Il fulcro di questo nuovo approccio alla materia sta nel reinventare oggetti comuni e sottovalutati, secondo l’artista. Perché possano essere elevate ad opera d’arte, tali entità devono essere decontestualizzate, ovvero astratte dalla propria realtà e dalla funzione legata ad esse. Questa astrazione pone l’oggetto in riflessione: lo stesso capovolgimento di quello che sembra un comunissimo orinatoio rappresenta il capovolgimento dell’intera realtà che circonda quello stesso oggetto nel suo contesto.
Fu questo uno dei concetti più difficilmente accettati dai critici del tempo, che furono restii ad accettare quella che oggi è considerata la genialità di Duchamp.
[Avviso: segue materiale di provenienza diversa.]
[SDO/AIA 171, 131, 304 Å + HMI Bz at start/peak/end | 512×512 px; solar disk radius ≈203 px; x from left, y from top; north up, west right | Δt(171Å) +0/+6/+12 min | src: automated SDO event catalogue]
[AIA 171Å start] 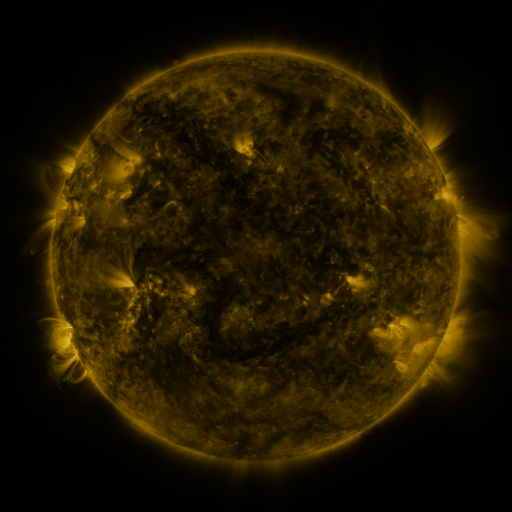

Egli fu autore di moltissime opere, tra le quali anche dipinti, che egli preferì non privilegiare perché restava convinto che la vera arte fosse insita nella materia tangibile, piuttosto che in una mera rappresentazione di essa. Resta, comunque, di fama mondiale e di grande prestigio l’opera “L. H. O. O. Q.”, meglio conosciuta come la celebre Gioconda con i baffi, ma il cui vero titolo corrispondeva in francese a: “Elle a chaud au cul “. Questa, la prima provocazione dell’opera, poiché la traduzione di quest’espressione è sostanzialmente: “Lei è eccitata”.
E’ importante, tuttavia, capire che tale ardire non fu per Duchamp occasione di scherno verso il grande Leonardo, autore dell’originale dipinto sulla Gioconda: la rivoluzione che il genio concepì nel primo ‘900 concepiva la tradizione come principale punto di partenza per l’innovazione. Non a caso, Duchamp applica un dettaglio come i baffi su un’opera già di per sé grandiosa, sdrammatizzandone la solennità, ma mai sfigurandola. Peraltro, questo dipinto è per antonomasia l’acme del ready-made: quello di tipo rettificato. Esso consiste nel dare nuova funzione all’oggetto precedentemente decontestualizzato: ne è un esempio più intuitivo la “Ruota di bicicletta” tolta alla propria funzione motrice e unita ad uno sgabello, opera che perde palesemente la propria esteticità in senso classico ed si carica di grande potere interpretativo.
Le critiche che furono mosse a Duchamp ed al suo rivoluzionario modo di pensare l’arte riguardarono principalmente l’idea che qualsiasi oggetto di vita quotidiana potesse essere pensato opera d’arte alla stregua della opere dei grandi artisti di ogni tempo. Soprattutto, Duchamp sembrò insinuare che chiunque potesse dirsi artista semplicemente applicando le norme del ready-made. Queste prospettive portarono a screditare il cambiamento che egli intendeva proporre alla società francese contemporanea ed a crederlo un ciarlatano.
Nonostante la profonda comprensione che la critica fornisce al pubblico odierno dell’arte di questo “mito”, le opere di Marcel Duchamp continuano a nascondere molto più della banalità di un discorso sul superamento dell’ovvio o sulla necessità di riflessione sul mondo. Era proprio quest’approccio che egli volle superare con la propria provocazione: una messa in discussione talmente ampia da non poter essere davvero limitata in un unico schema di pensiero, perché è proprio questo metodo di conoscenza che Duchamp intense distruggere. “Intendo spingere l’idea di dubbio di Descartes molto più lontano di quanto abbiano mai fatto nella scuola cartesiana”, rivelò l’artista.